Python Programming

Lecture 15 Sorting Algorithms, Greedy Algorithm

15.1 Sorting Algorithms

Sorting is the process of placing elements from a collection in some kind of order. There are many, many sorting algorithms that have been developed and analyzed. This suggests that sorting is an important area of study in computer science.

Bubble Sort
Selection Sort
Insertion Sort
Merge Sort
Quick Sort

1. Bubble sort (冒泡排序)

The bubble sort makes multiple passes through a list. It compares adjacent items and exchanges those that are out of order. Each pass through the list places the next largest value in its proper place. In essence, each item “bubbles” up to the location where it belongs.
If there are $n$ items in the list, then there are $n$ − 1 pairs of items that need to be compared on the first pass. It is important to note that once the largest value in the list is part of a pair, it will continually be moved along until the pass is complete.
At the start of the second pass, the largest value is now in place. There are $n$ − 1 items left to sort, meaning that there will be $n$ − 2 pairs. Since each pass places the next largest value in place, the total number of passes necessary will be $n$ − 1. After completing the $n$ − 1 passes, the smallest item must be in the correct position with no further processing required.


def bubble_sort(a_list):
    for pass_num in range(len(a_list) - 1, 0, -1):
        for i in range(pass_num):
            if a_list[i] > a_list[i+1]:
                a_list[i+1], a_list[i] = a_list[i], a_list[i+1]

              
a_list = [54, 26, 93, 17, 77, 31, 44, 55, 20]
bubble_sort(a_list)
print(a_list)

2. Selection sort (选择排序)

The selection sort improves on the bubble sort by making only one exchange for every pass through the list.
As with a bubble sort, after the first pass, the largest item is in the correct place. After the second pass, the next largest is in place. This process continues and requires $n$ − 1 passes to sort $n$ items, since the final item must be in place after the ($n$ − 1)st pass.

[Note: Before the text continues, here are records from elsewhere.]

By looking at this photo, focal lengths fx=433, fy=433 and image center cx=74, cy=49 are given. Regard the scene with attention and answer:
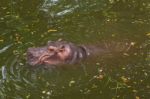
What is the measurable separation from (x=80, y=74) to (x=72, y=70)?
222 mm

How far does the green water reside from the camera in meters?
8.22

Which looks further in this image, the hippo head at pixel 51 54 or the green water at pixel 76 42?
the hippo head at pixel 51 54

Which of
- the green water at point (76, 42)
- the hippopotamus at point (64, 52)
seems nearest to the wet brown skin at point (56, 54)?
the hippopotamus at point (64, 52)

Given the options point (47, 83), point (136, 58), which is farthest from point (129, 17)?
point (47, 83)

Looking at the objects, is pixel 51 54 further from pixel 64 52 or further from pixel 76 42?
pixel 76 42

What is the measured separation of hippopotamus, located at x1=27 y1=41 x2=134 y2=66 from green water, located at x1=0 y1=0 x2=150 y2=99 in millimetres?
188

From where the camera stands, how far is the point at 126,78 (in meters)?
8.55

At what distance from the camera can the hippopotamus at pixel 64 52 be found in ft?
28.5

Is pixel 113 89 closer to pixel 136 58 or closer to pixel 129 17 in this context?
pixel 136 58

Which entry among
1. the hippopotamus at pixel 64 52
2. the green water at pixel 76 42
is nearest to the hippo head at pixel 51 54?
the hippopotamus at pixel 64 52

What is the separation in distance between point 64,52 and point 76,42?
3.10ft

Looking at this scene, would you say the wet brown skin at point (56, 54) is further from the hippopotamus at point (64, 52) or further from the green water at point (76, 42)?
the green water at point (76, 42)

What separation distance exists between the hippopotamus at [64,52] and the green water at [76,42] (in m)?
0.19

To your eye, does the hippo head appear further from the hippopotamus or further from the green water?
the green water
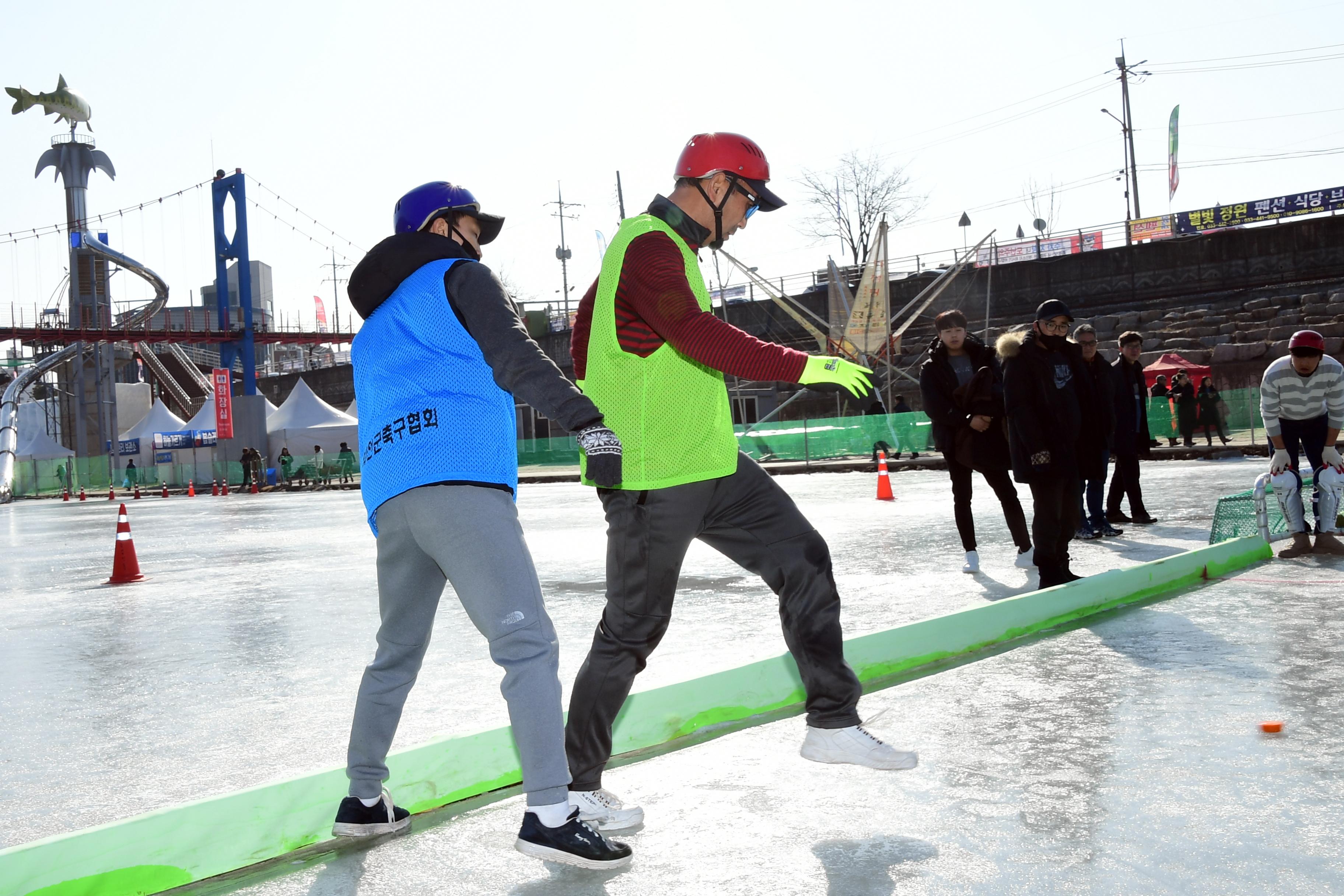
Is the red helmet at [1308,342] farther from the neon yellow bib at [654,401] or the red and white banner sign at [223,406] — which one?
the red and white banner sign at [223,406]

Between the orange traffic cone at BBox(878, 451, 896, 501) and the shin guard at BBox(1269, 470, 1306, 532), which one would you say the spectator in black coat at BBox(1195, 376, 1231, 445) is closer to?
the orange traffic cone at BBox(878, 451, 896, 501)

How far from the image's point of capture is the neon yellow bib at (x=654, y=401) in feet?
9.14

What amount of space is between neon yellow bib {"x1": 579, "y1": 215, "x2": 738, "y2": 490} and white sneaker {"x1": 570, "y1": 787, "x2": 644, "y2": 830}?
723 mm

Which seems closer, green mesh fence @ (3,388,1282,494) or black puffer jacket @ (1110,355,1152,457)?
black puffer jacket @ (1110,355,1152,457)

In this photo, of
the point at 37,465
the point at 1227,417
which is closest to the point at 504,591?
the point at 1227,417

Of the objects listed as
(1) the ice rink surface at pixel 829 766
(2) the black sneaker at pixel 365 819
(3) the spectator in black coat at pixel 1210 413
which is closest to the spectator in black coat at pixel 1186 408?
(3) the spectator in black coat at pixel 1210 413

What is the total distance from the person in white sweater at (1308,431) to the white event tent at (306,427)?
117 ft

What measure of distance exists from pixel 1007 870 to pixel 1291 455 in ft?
20.1

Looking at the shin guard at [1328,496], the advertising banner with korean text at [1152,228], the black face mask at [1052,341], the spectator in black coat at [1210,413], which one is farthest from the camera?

Suppose you have a bunch of music on your computer. For each artist, you have a play count.

One way is to go through the list and find the most-played artist. Add that artist to a new list.

To find the artist with the highest play count, you have to check each item in the list. This takes $O(n)$ time, as you just saw. So you have an operation that takes $O(n)$ time, and you have to do that n times:

This takes $O(n × n)$ time or $O(n^2)$ time.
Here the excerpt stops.